» 任务目标:
对照关于 Logstash 配置语法的文本，判断下列三项陈述是否与之相符；每项答"是"或"否"，并原样引出文本中起决定作用的语句。
(a) Logstash 使用 {} 来定义区域。
(b) 一个区域内只能定义一个插件。
(c) 在低于 1.2.0 的版本中，哈希的写法与数组相同。

++++ 给定文本

2019-06-26发表2023-03-17更新ELK16 分钟读完 (大约2362个字)

logstash基础知识

配置语法

Logstash 设计了自己的 DSL，包括有区域，注释，数据类型(布尔值，字符串，数值，数组，哈希)，条件判断，字段引用等。

区段(section)

Logstash 用 {} 来定义区域。区域内可以包括插件区域定义，你可以在一个区域内定义多个插件。插件区域内则可以定义键值对设置。示例如下：

input {
    stdin {}
    syslog {}
}

数据类型

Logstash 支持少量的数据值类型：

bool

1	debug => true

string

1	host => "hostname"

number

1	port => 514

array

1	match => ["datetime", "UNIX", "ISO8601"]

hash

options => {
    key1 => "value1",
    key2 => "value2"
}

注意：如果你用的版本低于 1.2.0，哈希的语法跟数组是一样的，像下面这样写：

1	match => [ "field1", "pattern1", "field2", "pattern2" ]

字段引用(field reference)

字段是 Logstash::Event 对象的属性。我们之前提过事件就像一个哈希一样，所以你可以想象字段就像一个键值对。

小贴士：我们叫它字段，因为 Elasticsearch 里是这么叫的。

如果你想在 Logstash 配置中使用字段的值，只需要把字段的名字写在中括号 [] 里就行了，这就叫字段引用。

++++++++
++++ 所给数据

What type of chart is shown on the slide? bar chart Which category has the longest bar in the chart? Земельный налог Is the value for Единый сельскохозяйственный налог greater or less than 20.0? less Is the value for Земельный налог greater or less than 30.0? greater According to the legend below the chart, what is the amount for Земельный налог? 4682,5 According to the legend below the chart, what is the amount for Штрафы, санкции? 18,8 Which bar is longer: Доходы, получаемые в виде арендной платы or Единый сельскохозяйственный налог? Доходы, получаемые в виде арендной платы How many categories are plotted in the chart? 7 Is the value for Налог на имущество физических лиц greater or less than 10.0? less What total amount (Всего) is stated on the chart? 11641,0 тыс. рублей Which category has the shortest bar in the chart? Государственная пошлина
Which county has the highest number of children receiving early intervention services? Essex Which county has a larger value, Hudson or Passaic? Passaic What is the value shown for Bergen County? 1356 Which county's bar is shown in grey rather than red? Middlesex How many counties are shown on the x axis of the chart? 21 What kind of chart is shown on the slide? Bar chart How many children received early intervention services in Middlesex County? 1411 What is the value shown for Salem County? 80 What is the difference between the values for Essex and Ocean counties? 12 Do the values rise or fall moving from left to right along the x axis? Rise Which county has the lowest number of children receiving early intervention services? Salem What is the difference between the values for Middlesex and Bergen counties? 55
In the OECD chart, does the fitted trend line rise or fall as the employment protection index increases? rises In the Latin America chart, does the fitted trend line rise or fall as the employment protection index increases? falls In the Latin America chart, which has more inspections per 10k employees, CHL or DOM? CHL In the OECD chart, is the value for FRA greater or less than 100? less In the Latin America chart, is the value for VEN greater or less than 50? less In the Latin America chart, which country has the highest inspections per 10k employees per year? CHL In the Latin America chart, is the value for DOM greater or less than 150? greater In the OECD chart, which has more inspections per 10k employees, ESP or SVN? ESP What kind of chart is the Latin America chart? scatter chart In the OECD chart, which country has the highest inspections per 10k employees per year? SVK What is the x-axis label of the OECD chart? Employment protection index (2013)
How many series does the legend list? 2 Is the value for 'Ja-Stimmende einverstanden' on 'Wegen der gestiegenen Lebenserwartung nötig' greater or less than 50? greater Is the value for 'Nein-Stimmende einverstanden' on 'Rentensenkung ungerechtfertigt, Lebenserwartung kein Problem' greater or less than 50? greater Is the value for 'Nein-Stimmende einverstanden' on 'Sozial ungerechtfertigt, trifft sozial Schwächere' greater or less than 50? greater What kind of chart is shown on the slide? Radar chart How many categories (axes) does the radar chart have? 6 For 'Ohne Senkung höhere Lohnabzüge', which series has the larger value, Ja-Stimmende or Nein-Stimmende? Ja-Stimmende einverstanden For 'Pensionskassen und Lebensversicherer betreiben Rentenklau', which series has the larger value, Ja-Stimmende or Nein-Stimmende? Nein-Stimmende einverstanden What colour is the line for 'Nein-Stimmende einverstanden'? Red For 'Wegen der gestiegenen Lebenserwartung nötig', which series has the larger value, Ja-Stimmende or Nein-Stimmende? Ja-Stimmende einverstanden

++++++++

» 参考答案:
(a) 是。"Logstash 用 {} 来定义区域。"
(b) 否。"你可以在一个区域内定义多个插件。"
(c) 是。"如果你用的版本低于 1.2.0，哈希的语法跟数组是一样的"